# Would a Gentoo KVM Server Benefit From A M2/NVME Drive?

## dman777

I am slowly building a KVM server with Gentoo. I thought about getting a M2/NVME drive but I want to keep my server/PC as cool as possible. I have read that they give off a significant amount of heat, even when idle. Cost is not really a issue, it's more just the heat thing. 

I don't move around large files. Most of the work is just development web server Node stuff. Some backend stuff also like DB. But mainly, I think, most of the speed needed is random access/random writes/random reads.  As far as compiling goes, very minimal once I get all my tools installed. 

Curious, would I see a difference with my Gentoo KVM host and Gentoo KVM guests if I used a M2/NVME drive over a normal SSD?

----------

## aidanjt

It depends on your specific workloads.  If a bottleneck on your system exists and is the IOPS/bandwidth of your mass storage device, then NVMe will certainly remove that bottleneck.

----------

## pjp

Moved from Off the Wall to Kernel & Hardware.

----------

## mike155

 *Quote:*   

> I have read that they give off a significant amount of heat, even when idle. Cost is not really a issue, it's more just the heat thing.

 

It depends. Please look at this article and scroll down to find tables with the power consumption of various NVMe SSDs.

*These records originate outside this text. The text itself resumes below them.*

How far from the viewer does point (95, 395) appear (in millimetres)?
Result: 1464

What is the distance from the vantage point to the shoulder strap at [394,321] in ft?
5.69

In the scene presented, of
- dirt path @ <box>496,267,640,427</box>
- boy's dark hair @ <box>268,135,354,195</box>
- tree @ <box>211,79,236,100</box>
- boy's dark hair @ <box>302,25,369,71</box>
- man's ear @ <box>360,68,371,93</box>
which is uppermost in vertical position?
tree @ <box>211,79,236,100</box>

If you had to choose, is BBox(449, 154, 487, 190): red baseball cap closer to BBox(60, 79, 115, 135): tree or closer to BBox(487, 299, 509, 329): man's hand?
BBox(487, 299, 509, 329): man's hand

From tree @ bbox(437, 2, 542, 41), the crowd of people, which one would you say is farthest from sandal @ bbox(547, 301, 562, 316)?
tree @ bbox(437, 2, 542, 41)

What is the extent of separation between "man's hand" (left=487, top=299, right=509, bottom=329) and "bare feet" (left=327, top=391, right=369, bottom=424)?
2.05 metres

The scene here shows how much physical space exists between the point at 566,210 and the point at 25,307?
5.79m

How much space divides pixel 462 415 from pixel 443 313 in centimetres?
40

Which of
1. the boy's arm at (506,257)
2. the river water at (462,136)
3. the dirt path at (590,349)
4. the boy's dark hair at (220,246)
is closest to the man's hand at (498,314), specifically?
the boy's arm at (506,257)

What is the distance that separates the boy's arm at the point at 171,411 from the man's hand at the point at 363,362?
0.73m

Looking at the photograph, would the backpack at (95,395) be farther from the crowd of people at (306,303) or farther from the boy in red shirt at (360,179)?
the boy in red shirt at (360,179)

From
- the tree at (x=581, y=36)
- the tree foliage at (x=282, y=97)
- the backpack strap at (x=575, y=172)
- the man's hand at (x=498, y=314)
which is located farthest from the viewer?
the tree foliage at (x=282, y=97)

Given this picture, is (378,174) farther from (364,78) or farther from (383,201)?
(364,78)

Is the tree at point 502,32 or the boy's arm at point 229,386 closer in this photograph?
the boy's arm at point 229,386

You will see that a NVMe SSD consumes far less power than a spinning disk drive. On the other hand, you will need multiple NVMe SSDs to get the same capacity as a 14TB spinning disk drive.

In my QEMU/KVM server, I use two 2TB Samsung 970 Evo Plus NVMe SSDs. No problems so far - I'm happy.

----------

## dman777

 *mike155 wrote:*   

>  *Quote:*   I have read that they give off a significant amount of heat, even when idle. Cost is not really a issue, it's more just the heat thing. 
> 
> It depends. Please look at this article and scroll down to find tables with the power consumption of various NVMe SSDs.
> 
> You will see that a NVMe SSD consumes far less power than a spinning disk drive. On the other hand, you will need multiple NVMe SSDs to get the same capacity as a 14TB spinning disk drive.
> ...

 

How is the heat of those compared to a normal SSD? 

Also, are you using a NVMe for your host system or just the guests?

----------

## mike155

 *Quote:*   

> How is the heat of those compared to a normal SSD? 

 

There's a difference between 'generated heat' and 'surface temperature'.

The 'generated heat' is important, because that's what you'll have to transport out of your chassis. The 'generated heat' is equivalent to the power consumption. If you look at the power consumption tables in the article I referred to, you will see that the Samsung 970 (a NVMe SSD) consumes 20% more power than the Samsung 960 (a 'normal' 2.5" SSD). That's probably negligible. A spinning disk drive consumes around 5 W, more than 2 times more.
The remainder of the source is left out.